The next BriefingsDirect composable cloud strategies interview explores how changes in business organization and culture demand a new approach to leadership over such functions as hybrid and multi-cloud procurement and optimization.

We’ll now hear from an IT industry analyst about the forces reshaping the consumption of hybrid cloud services and why the model around procurement must be accompanied by an updated organizational approach — perhaps even a new office or category of officer in the business category.

Listen to the podcast. Find it on iTunes. Read a full transcript or download a copy. 

Here to help explore who — or what — should be in charge of spurring effective change in how companies acquire, use, and refine their new breeds of IT is John Abbott, Vice President of Infrastructure and Co-Founder of The 451 Group. The discussion is moderated by Dana Gardner, Principal Analyst at Interarbor Solutions.

Here are some excerpts:

Gardner: What has changed about the way that IT is being consumed in companies? Is there some gulf between how IT was acquired and the way it is being acquired now?

Abbott: I think there is, and it’s because of the rate of technology change.
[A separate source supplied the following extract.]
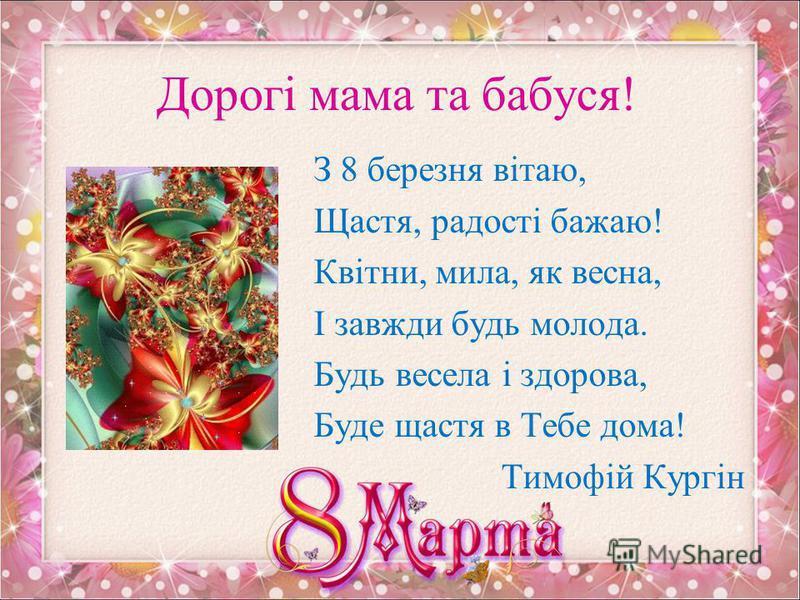 Дорога мама Хай ластівка щастя дарує крилом, Недуга і горе розтануть із льодом, Здоровя прибуде, Любов розцвіте й Удача з тобою назавжди буде! Наташа Гомзік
The whole cloud model is up over traditional IT and is being modeled in a way that we probably didn’t foresee just 10 years ago. So, CAPEX to OPEX, operational agility, complexity, and costs have all been big factors.


Abbott

Abbott

But now, it’s not just cloud, it’s multi-cloud as well. People are beginning to say, “We can’t rely on one cloud if we are responsible citizens and want to keep our IT up and running.” There may be other reasons for going to multi-cloud as well, such as cost and suitability for particular applications. So that’s added further complexity to the cloud model. 
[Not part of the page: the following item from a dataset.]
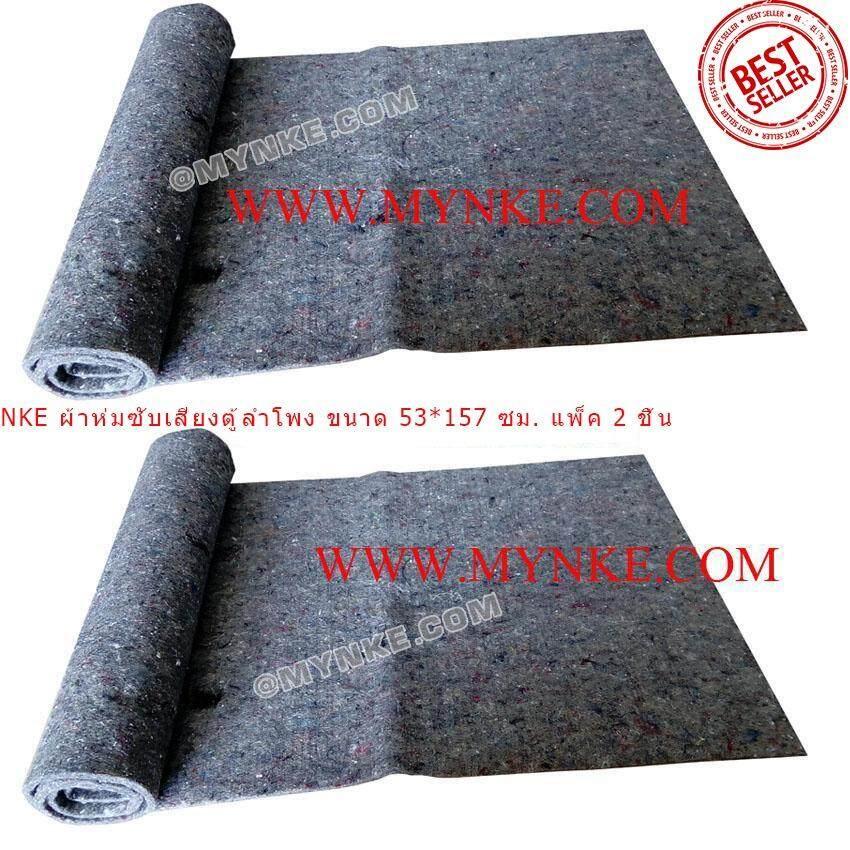 ซื้อ Nke ผ้าห่มซับเสียงตู้ลำโพง ขนาด 53 157 ซม แพ็ค 2 ชิ้น Nke ถูก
Also, on-premises deployments continue to remain a critical function. You can’t just get rid of your existing infrastructure investments that you have made over many, many years. So, all of that has upended everything. The cloud model is basically simple, but it’s getting more complex to implement as we speak.

Gardner: Not surprisingly, costs have run away from organizations that haven’t been able to be on top of a complex mixture of IT infrastructure-as-a-service (IaaS)platform-as-a-service (PaaS), and software-as-a-service (SaaS). So, this is becoming an economic imperative. It seems to me that if you don’t control this, your runaway costs will start to control you.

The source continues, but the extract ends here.